Gene therapy, the ability to treat a disease at the level of nucleic acid, has journeyed from science fiction, to hard lessons learned from early clinical trials, to improved technologies with efficacy in patients for several diseases. Adeno-associated virus (AAV) vectors are currently a leader for direct in vivo gene therapy. To date, AAV is safe in patients, with clinical benefit in trials to treat blindness, hemophilia, and a lipid disorder, with many more trials underway. Despite this remarkable progress, barriers exist for AAV vectors to be effective gene transfer vehicles in all organ/cell targets, as well as patient subpopulations. Extracellular vesicles (EVs, e.g., exosomes, microvesicles) are natural lipid particles released by many cell types. They have been reported to mediate cell to cell communication via transferred contents including proteins, nucleic acids, and metabolites. These properties of EV attracted the attention of Harvard Medical School researchers to help solve certain gene transfer issues encountered by AAV vectors. The researchers made the initial discovery that a subpopulation of AAV vectors isolated from media directly interacted with EVs [referred to as exosome-associated AAV (exo-AAV)]. In following reports, they have demonstrated that exo-AAV has advantages over the conventional AAV vector in areas such as anti-AAV antibody evasion and transduction of cells of the eye and cochlea in preclinical models. The work of others using EVs as therapeutics as well as their continued development of the exo-AAV platform may advance the field towards useful clinical applications.
Exo-AAV2 outperforms conventional AAV2 transduction of retina
following intravitreal (IVT) injection (2 × 109 g.c./eye).
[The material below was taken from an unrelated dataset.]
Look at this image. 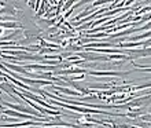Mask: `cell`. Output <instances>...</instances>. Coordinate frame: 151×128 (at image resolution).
I'll return each mask as SVG.
<instances>
[{"label":"cell","mask_w":151,"mask_h":128,"mask_svg":"<svg viewBox=\"0 0 151 128\" xmlns=\"http://www.w3.org/2000/svg\"><path fill=\"white\" fill-rule=\"evenodd\" d=\"M52 88H55V90H58V91H63L65 94H68V95H72V96H81L83 94L78 91H76V90H70V88H65V87H58V85H51Z\"/></svg>","instance_id":"6da1fadb"},{"label":"cell","mask_w":151,"mask_h":128,"mask_svg":"<svg viewBox=\"0 0 151 128\" xmlns=\"http://www.w3.org/2000/svg\"><path fill=\"white\" fill-rule=\"evenodd\" d=\"M88 74H92V76H121V73L119 72H111V70H109V72H88Z\"/></svg>","instance_id":"7a4b0ae2"},{"label":"cell","mask_w":151,"mask_h":128,"mask_svg":"<svg viewBox=\"0 0 151 128\" xmlns=\"http://www.w3.org/2000/svg\"><path fill=\"white\" fill-rule=\"evenodd\" d=\"M72 4H73V1H68V3H66V4H65V6H63V10H68V8L70 7Z\"/></svg>","instance_id":"277c9868"},{"label":"cell","mask_w":151,"mask_h":128,"mask_svg":"<svg viewBox=\"0 0 151 128\" xmlns=\"http://www.w3.org/2000/svg\"><path fill=\"white\" fill-rule=\"evenodd\" d=\"M0 26L1 28H19L22 25L17 24V22H0Z\"/></svg>","instance_id":"3957f363"}]
</instances>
(a) Fundus images at 4 weeks post-injection. The inset in one of the eyes injected with exo-AAV2 shows the same fundus image with lower gain. (b) Left panel: total GFP intensity on the fundus images, **, P < 0.01, Mann–Whitney U-test, numbers in bars represent number of analyzed samples. Right panel: quantitative real-time PCR (qrt-PCR) for GFP mRNA at 4 weeks post-injection. Expression was normalized to GAPDH expression level. *, P < 0.05, Mann–Whitney U-test, numbers in bars represent number of analyzed samples. (c) Two representative sections of retinas from eyes injected with AAV2 (left) or exo-AAV2 (right), scale bar represents 100 µm. (d) Bipolar cell targeting of exo-AAV2 and conventional AAV2. Bipolar cells were stained with antibodies against PKCα (rod bipolar cells, left) or CaBP5 (all bipolar cells, right). Arrows show GFP-positive cells, scale bar represents 20 µm. Higher amounts of bipolar cells were transduced by exo-AAV2 compared to AAV2.